AdviceWithErin adalah satu dari sekitar 30 creator karir yang diikuti Lindsay Sardarsingh (konsultan asuransi kesehatan) sejak umur 22 tahun.

MEMBACA  Lebih dari 220 Orang Tewas di Pakistan Akibat Banjir Bandang dan Longsor

Sardarsingh bilang creatorcreator itu ngajarin dia cara komunikasi dan tanya pertanyaan yang tepat pas eksplorasi peluang karir.

Follower Karmacharya lebih spesifik ke industri cybersecurity, tapi keahliannya sangat dicari di industri yang sering disalahpahami anak muda ini.

"Pertanyaan nomor 1 yang aku dapet: ‘What certs should I get to break into cybersecurity?‘" tulisnya. Versi B1 Bahasa Indonesia (dengan beberapa kesalahan/typo):

Orang-orang sering terlalu fokus pada sertifikat dan lupa pentingnya pengalaman langsung, soft skills, dan jaringan—yang sering lebih penting saat cari pekerjaan pertama.

Karmacharya bilang suksesnya kerja kantoran karena bimbingan mentor selama lima magang di kuliah, salah satunya di Deloitte. Di sana, dia sadar ingin berkarier di cybersecurity sepenuhnya.

Ditran Nesho, CEO HarrisX (konsultan riset di Washington, D.C.), kasih tahu Fortune bahwa anak muda sekarang pakai konten "sehari-hari" di media sosial sebagai ganti job shadowing atau pengalaman langsung yang susah dicari buat eksplor karier.

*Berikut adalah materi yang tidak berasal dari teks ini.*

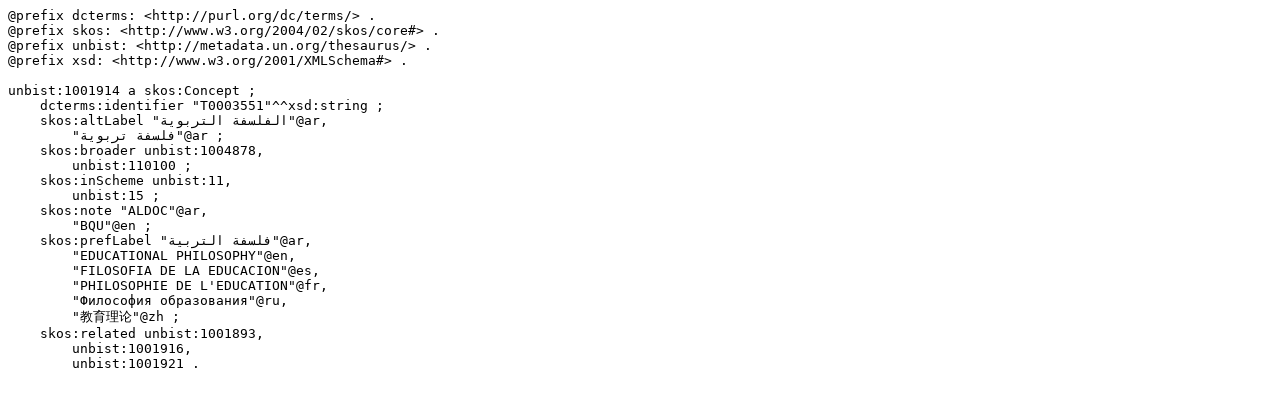

--- FILE ---
content_type: text/turtle; charset=utf-8
request_url: https://metadata.un.org/thesaurus/1001914.ttl
body_size: 769
content:
@prefix dcterms: <http://purl.org/dc/terms/> .
@prefix skos: <http://www.w3.org/2004/02/skos/core#> .
@prefix unbist: <http://metadata.un.org/thesaurus/> .
@prefix xsd: <http://www.w3.org/2001/XMLSchema#> .

unbist:1001914 a skos:Concept ;
    dcterms:identifier "T0003551"^^xsd:string ;
    skos:altLabel "الفلسفة التربوية"@ar,
        "فلسفة تربوية"@ar ;
    skos:broader unbist:1004878,
        unbist:110100 ;
    skos:inScheme unbist:11,
        unbist:15 ;
    skos:note "ALDOC"@ar,
        "BQU"@en ;
    skos:prefLabel "فلسفة التربية"@ar,
        "EDUCATIONAL PHILOSOPHY"@en,
        "FILOSOFIA DE LA EDUCACION"@es,
        "PHILOSOPHIE DE L'EDUCATION"@fr,
        "Философия образования"@ru,
        "教育理论"@zh ;
    skos:related unbist:1001893,
        unbist:1001916,
        unbist:1001921 .

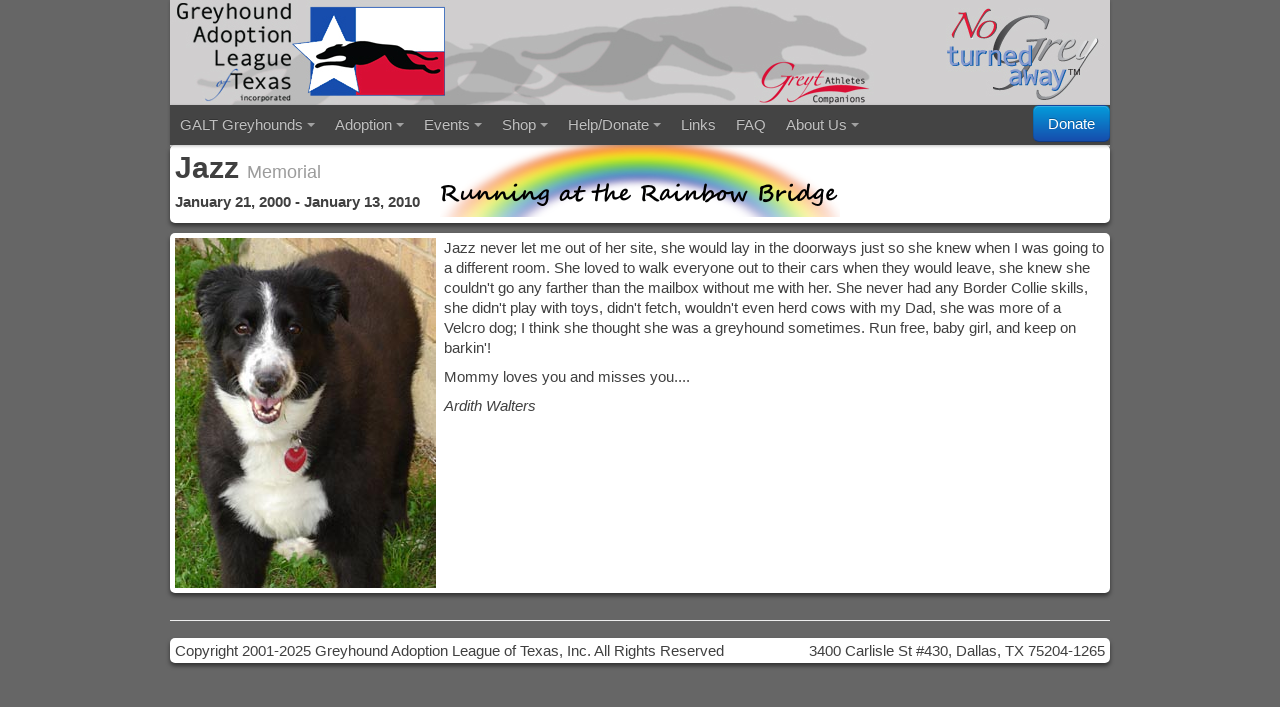

--- FILE ---
content_type: text/html; charset=UTF-8
request_url: https://galtx.org/hounds/bridge-jazz.shtml
body_size: 2214
content:
<!DOCTYPE html PUBLIC "-//W3C//DTD XHTML 1.0 Transitional//EN" "http://www.w3.org/TR/xhtml1/DTD/xhtml1-transitional.dtd">
<html xmlns="http://www.w3.org/1999/xhtml">
<head>
<meta http-equiv="Content-Type" content="text/html; charset=utf-8" />
<title>Greyhound Adoption League of Texas, Inc.</title>
<meta http-equiv="author" content="Greyhound Adoption League of Texas; Jennifer Vilches">
<meta http-equiv="description" content="Greyhound Adoption League of Texas, Inc. (GALT) rescues all greyhounds, primarily retired racers, and places them in responsible, loving homes through GALT's adoption program serving the Dallas/Ft.Worth, Texas metroplex as well as the large surrounding areas east, west and north of DFW.">

<!-- Le HTML5 shim, for IE6-8 support of HTML elements -->
<!--[if lt IE 9]>
   <script src="http://html5shim.googlecode.com/svn/trunk/html5.js"></script>
<![endif]-->

    <!-- javascript -->
    <script src="https://ajax.googleapis.com/ajax/libs/jquery/1.6.4/jquery.min.js"></script>
    <script src="../bootstrap/js/bootstrap-dropdown.js"></script>
    <script src="../bootstrap/js/bootstrap-twipsy.js"></script>

<!-- styles -->
   <link href="../bootstrap/custom.css" rel="stylesheet" type="text/css">
   <link href="../bootstrap/bootstrap.css" rel="stylesheet" type="text/css">
   	<link rel="shortcut icon" href="/galtfavicon.ico" type="image/x-icon">
	<link rel="icon" href="/galtfavicon.ico" type="image/x-icon">
</head>
</head>

<bodynew>
<div class="container">
   <div class="bannerbar">
   <div class="bannerbar-inner">
      <div class="container">
         <a href="../index.htm"><img src="../images/GALTBanner.jpg" alt="GALTX"></a> 
      </div>
   </div>
</div> <!-- /bannerbar -->
      <div class="topbar" data-dropdown="dropdown"><div class="topbar-inner"><div class="container">
      <ul class="nav">
        <li class="dropdown"><a href="available.shtml" class="dropdown-toggle">GALT Greyhounds</a>
			<ul class="dropdown-menu">
			   <li><a href="available.shtml">Available Greyhounds</a></li>
			   <li><a href="tc.shtml">Training Camp Greyhounds</a></li>
			   <li><a href="ir.shtml">Injured Reserve Greyhounds</a></li>
			   <li><a href="adopted.shtml">Adopted Greyhounds</a></li>
			   <li><a href="bridge.shtml">Rainbow Bridge Greyhounds</a></li>
			</ul>
		 </li>
         <li class="dropdown"><a href="../adoption/adoption.shtml" class="dropdown-toggle">Adoption</a>
			<ul class="dropdown-menu">
			   <li><a href="../adoption/adoption.shtml">Adoption</a></li>
			   <li><a href="../adoption/puppies.shtml">Adopting a Puppy</a></li>
			   <li><a href="../faq/activities-faq.shtml">After-Adoption Activities</a></li>
			   <li><a href="../adoption/happyhounds.shtml">Happy Hound Tales</a></li>
			   <li><a href="../adoption/blazersangels.shtml">Blazer's Guardian Angels</a></li>
			</ul>
		 </li>
         <li class="dropdown"><a href="../events/events.shtml" class="dropdown-toggle">Events</a>
            <ul class="dropdown-menu">
               <li><a href="../events/events.shtml">Upcoming Events</a></li>
               <li><a href="../events/events-past.shtml">Past Events</a></li>
			</ul>
		 </li>
         <li class="dropdown"><a href="http://www.greytstore.org" class="dropdown-toggle">Shop</a>
            <ul class="dropdown-menu">
               <!--<li><a href="shop.shtml">All Shopping</a></li>-->
               <li><a href="http://www.greytstore.org">GreytStore.org</a></li>
               <!--<li><a href="http://www.cafepress.com/galtgreyhounds">CafePress Limited Editions</a></li>-->
			</ul>
	     </li>
         <li class="dropdown"><a href="../help/help.shtml" class="dropdown-toggle">Help/Donate</a>
            <ul class="dropdown-menu">
			   <li><a href="../help/help.shtml">Help/Donate</a></li>
               <li><a href="../help/help-donate.shtml">Donate Money</a></li>
               <li><a href="../help/help-member.shtml">Membership</a></li>
               <li><a href="../help/help-volunteer.shtml">Volunteer</a></li>
               <li><a href="../help/help-foster.shtml">Foster</a></li>
               <li><a href="../help/help-stuff.shtml">Donate Items</a></li>
				<li><a href="../help/all-stars.shtml">GALT 2020 All-Stars</a></li>
        <li><a href="../help/2021-all-stars.shtml">GALT 2021 All-Stars</a></li>
               <li><a href="../help/help-network.shtml">Other Ways to Help</a></li>
			</ul>
	     </li>
         <li><a href="../links/links.shtml">Links</a></li>
         <li><a href="../faq/faq.shtml">FAQ</a></li>
         <li class="dropdown"><a href="../aboutus/aboutus.shtml" class="dropdown-toggle">About Us</a>
            <ul class="dropdown-menu">
			   <li><a href="../aboutus/aboutus.shtml">About Us</a></li>
			   <li><a href="../aboutus/annual-adoptions.shtml">Annual Adoptions</a></li>
               <li><a href="../aboutus/news.shtml">News</a></li>
               <li><a href="../aboutus/pr.shtml">Press Releases</a></li>
               <li><a href="../aboutus/AVmedia.shtml">Audio & Video</a></li>
 			</ul>
		 </li>
      </ul>
	  <div class="fltrt"><a href="https://greytstore.org/collections/donations" class="btn large primary">Donate</a></div>
   </div></div></div><!-- /topbar -->


   <div class="page-header"><div class="content-bridge">
      <h1>Jazz <small>Memorial</small></h1>
	  <p><strong>January 21, 2000 - January 13, 2010</strong></p>
   </div></div>

   <div class="row"><div class="span16"><div class="content16">
      <img src="../images/shared/bridge-jazz.jpg" width="261" height="350" class="fltlft">
      <p>Jazz never let me out of her site, she would lay in the doorways just so she knew when I was going to a different room.  She loved to walk everyone out to their 
	     cars when they would leave, she knew she couldn't go any farther than the mailbox without me with her.  She never had any Border Collie skills, she didn't play 
		 with toys, didn't fetch, wouldn't even herd cows with my Dad, she was more of a Velcro dog; I think she thought she was a greyhound sometimes.  Run free, baby 
		 girl, and keep on barkin'!  </p>
      <p>Mommy loves you and misses you....</p>
      <p><em>Ardith Walters</em></p>
    </div></div></div>
   <footer>
   <div class="content16">
	  <div class="fltrt"><small>3400 Carlisle St #430, Dallas, TX 75204-1265</small></div>
      <div class="fltlft"><small>Copyright 2001-2025 Greyhound Adoption League of Texas, Inc. All Rights Reserved</small></div>
   </div>
</footer><!-- /footer -->

</div>	  

</body>

</html>
<script defer src="https://static.cloudflareinsights.com/beacon.min.js/vcd15cbe7772f49c399c6a5babf22c1241717689176015" integrity="sha512-ZpsOmlRQV6y907TI0dKBHq9Md29nnaEIPlkf84rnaERnq6zvWvPUqr2ft8M1aS28oN72PdrCzSjY4U6VaAw1EQ==" data-cf-beacon='{"version":"2024.11.0","token":"b622845e558e407f9a4fccca9ea1dbb5","r":1,"server_timing":{"name":{"cfCacheStatus":true,"cfEdge":true,"cfExtPri":true,"cfL4":true,"cfOrigin":true,"cfSpeedBrain":true},"location_startswith":null}}' crossorigin="anonymous"></script>
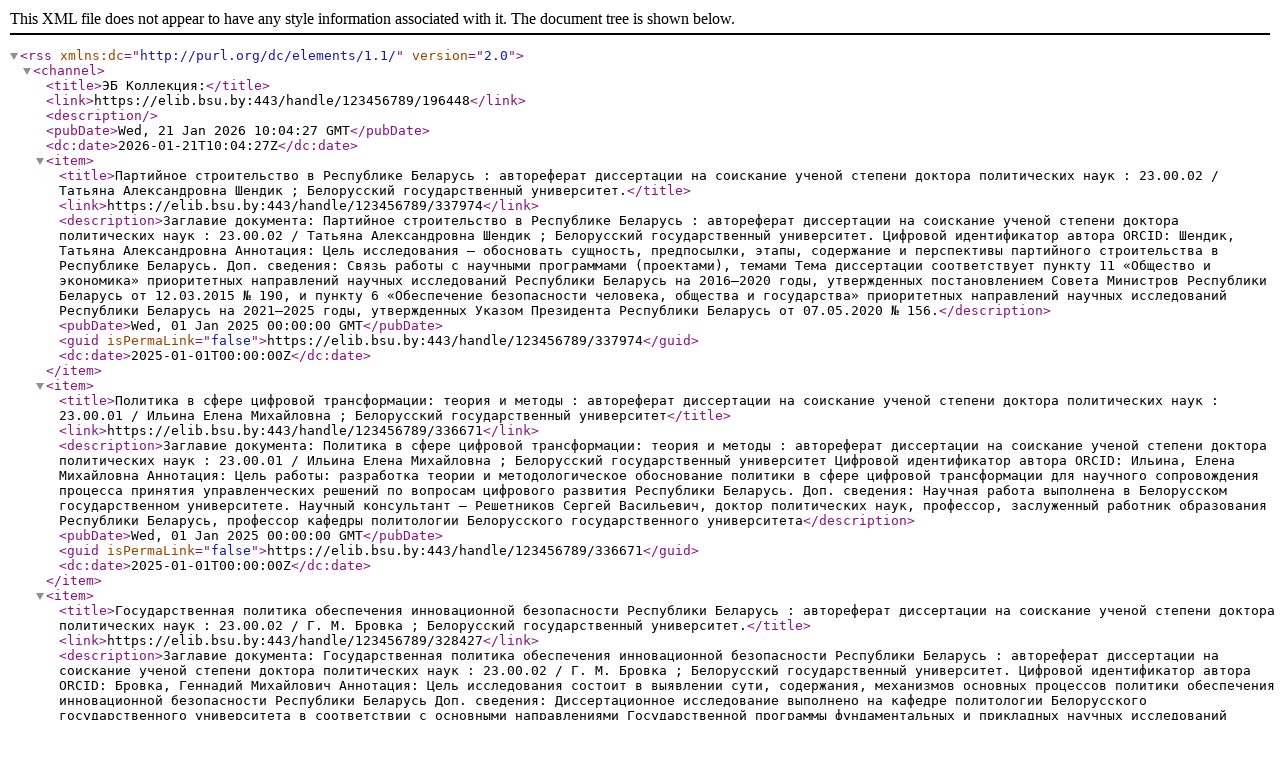

--- FILE ---
content_type: text/xml;charset=UTF-8
request_url: https://elib.bsu.by/feed/rss_2.0/123456789/196448
body_size: 10699
content:
<?xml version="1.0" encoding="UTF-8"?>
<rss xmlns:dc="http://purl.org/dc/elements/1.1/" version="2.0">
  <channel>
    <title>ЭБ Коллекция:</title>
    <link>https://elib.bsu.by:443/handle/123456789/196448</link>
    <description />
    <pubDate>Wed, 21 Jan 2026 10:04:27 GMT</pubDate>
    <dc:date>2026-01-21T10:04:27Z</dc:date>
    <item>
      <title>Партийное строительство в Республике Беларусь : автореферат диссертации на соискание ученой степени доктора политических наук : 23.00.02 / Татьяна Александровна Шендик ; Белорусский государственный университет.</title>
      <link>https://elib.bsu.by:443/handle/123456789/337974</link>
      <description>Заглавие документа: Партийное строительство в Республике Беларусь : автореферат диссертации на соискание ученой степени доктора политических наук : 23.00.02 / Татьяна Александровна Шендик ; Белорусский государственный университет.
Цифровой идентификатор автора ORCID: Шендик, Татьяна Александровна
Аннотация: Цель исследования – обосновать сущность, предпосылки, этапы, содержание и перспективы партийного строительства в Республике Беларусь.
Доп. сведения: Связь работы с научными программами (проектами), темами Тема диссертации соответствует пункту 11 «Общество и экономика» приоритетных направлений научных исследований Республики Беларусь на 2016–2020 годы, утвержденных постановлением Совета Министров Республики Беларусь от 12.03.2015 № 190, и пункту 6 «Обеспечение безопасности человека, общества и государства» приоритетных направлений научных исследований Республики Беларусь на 2021–2025 годы, утвержденных Указом Президента Республики Беларусь от 07.05.2020 № 156.</description>
      <pubDate>Wed, 01 Jan 2025 00:00:00 GMT</pubDate>
      <guid isPermaLink="false">https://elib.bsu.by:443/handle/123456789/337974</guid>
      <dc:date>2025-01-01T00:00:00Z</dc:date>
    </item>
    <item>
      <title>Политика в сфере цифровой трансформации: теория и методы : автореферат диссертации на соискание ученой степени доктора политических наук : 23.00.01 / Ильина Елена Михайловна ; Белорусский государственный университет</title>
      <link>https://elib.bsu.by:443/handle/123456789/336671</link>
      <description>Заглавие документа: Политика в сфере цифровой трансформации: теория и методы : автореферат диссертации на соискание ученой степени доктора политических наук : 23.00.01 / Ильина Елена Михайловна ; Белорусский государственный университет
Цифровой идентификатор автора ORCID: Ильина, Елена Михайловна
Аннотация: Цель работы: разработка теории и методологическое обоснование политики в сфере цифровой трансформации для научного сопровождения процесса принятия управленческих решений по вопросам цифрового развития Республики Беларусь.
Доп. сведения: Научная работа выполнена в Белорусском государственном университете. Научный консультант –&#xD;
Решетников Сергей Васильевич, доктор политических наук, профессор, заслуженный работник образования Республики Беларусь, профессор кафедры политологии Белорусского государственного&#xD;
университета</description>
      <pubDate>Wed, 01 Jan 2025 00:00:00 GMT</pubDate>
      <guid isPermaLink="false">https://elib.bsu.by:443/handle/123456789/336671</guid>
      <dc:date>2025-01-01T00:00:00Z</dc:date>
    </item>
    <item>
      <title>Государственная политика обеспечения инновационной безопасности Республики Беларусь : автореферат диссертации на соискание ученой степени доктора политических наук : 23.00.02 / Г. М. Бровка ; Белорусский государственный университет.</title>
      <link>https://elib.bsu.by:443/handle/123456789/328427</link>
      <description>Заглавие документа: Государственная политика обеспечения инновационной безопасности Республики Беларусь : автореферат диссертации на соискание ученой степени доктора политических наук : 23.00.02 / Г. М. Бровка ; Белорусский государственный университет.
Цифровой идентификатор автора ORCID: Бровка, Геннадий Михайлович
Аннотация: Цель исследования состоит в выявлении сути, содержания, механизмов основных процессов политики обеспечения инновационной безопасности Республики Беларусь
Доп. сведения: Диссертационное исследование выполнено на кафедре политологии Белорусского государственного университета в соответствии с основными направлениями Государственной программы фундаментальных и прикладных научных исследований Республики Беларусь на 2016–2020 гг., и его тема соответствует следующим документам в области государственных программ научных исследований: − пункту 6 «Обеспечение безопасности человека, общества и государства» Приоритетных направлений научной, научно-технической и инновационной деятельности на 2021–2025 гг., утвержденных Указом Президента Республики Беларусь от 7 мая 2020 г. № 156; − пункту 3.3 «Социокультурный контур интеллектуальной экономики» Стратегии «Наука и технологии: 2018–2040», утвержденной Постановлением Президиума Национальной академии наук Беларуси от 28 февраля 2018 г. № 17.</description>
      <pubDate>Wed, 01 Jan 2025 00:00:00 GMT</pubDate>
      <guid isPermaLink="false">https://elib.bsu.by:443/handle/123456789/328427</guid>
      <dc:date>2025-01-01T00:00:00Z</dc:date>
    </item>
    <item>
      <title>Политические концепции синергетического неомарксизма : автореферат диссертации на соискание ученой степени доктора политических наук : 23.00.01 / В.С. Михайловский ; Белорусский государственный университет</title>
      <link>https://elib.bsu.by:443/handle/123456789/325755</link>
      <description>Заглавие документа: Политические концепции синергетического неомарксизма : автореферат диссертации на соискание ученой степени доктора политических наук : 23.00.01 / В.С. Михайловский ; Белорусский государственный университет
Цифровой идентификатор автора ORCID: Михайловский, Вадим Сергеевич
Аннотация: Цель исследования – разработать синергетический неомарксизм как новое научное направление исследований идейно-политической классовой борьбы, реализующейся в западном обществе при глобальном капиталистическом порядке.
Доп. сведения: Результаты диссертации были получены при выполнении в БГУ темы НИР «Концептуальные основы и тенденции развития политического пространства в условиях трансформации белорусского общества» (2016– 2020) от 28.06.2016 № ГР 20162530 и темы НИР «Концептуальные направления развития теории политики в современном мире и в Республике Беларусь» (2021–2025) от 19.07.2021 № ГР 20212727.</description>
      <pubDate>Wed, 01 Jan 2025 00:00:00 GMT</pubDate>
      <guid isPermaLink="false">https://elib.bsu.by:443/handle/123456789/325755</guid>
      <dc:date>2025-01-01T00:00:00Z</dc:date>
    </item>
  </channel>
</rss>


"Ini salah satu celah besar yang ditinggalkan perusahaan: kurangnya kesempatan magang dan mentor buat anak muda biar mereka paham kerja di organisasi itu seperti apa dan cara masuknya," kata Nesho.

Chandrasekaran dari Schultz Family Foundation bilang studi ini tunjukkan betapa generasi muda berkomitmen cari info tentang karier yang mungkin mereka minati.

"Di satu sisi, ini tunjukkan kreativitas dan semangat anak muda cari solusi, manfaatkan teknologi, dan pakai media sosial dengan baik," ujarnya. "Tapi di sisi lain, ini juga tanda peringatan bahwa lembaga tradisional yang seharusnya bantu mereka, gagal memberikan panduan dan dukungan dalam perjalanan dari sekolah ke dunia kerja."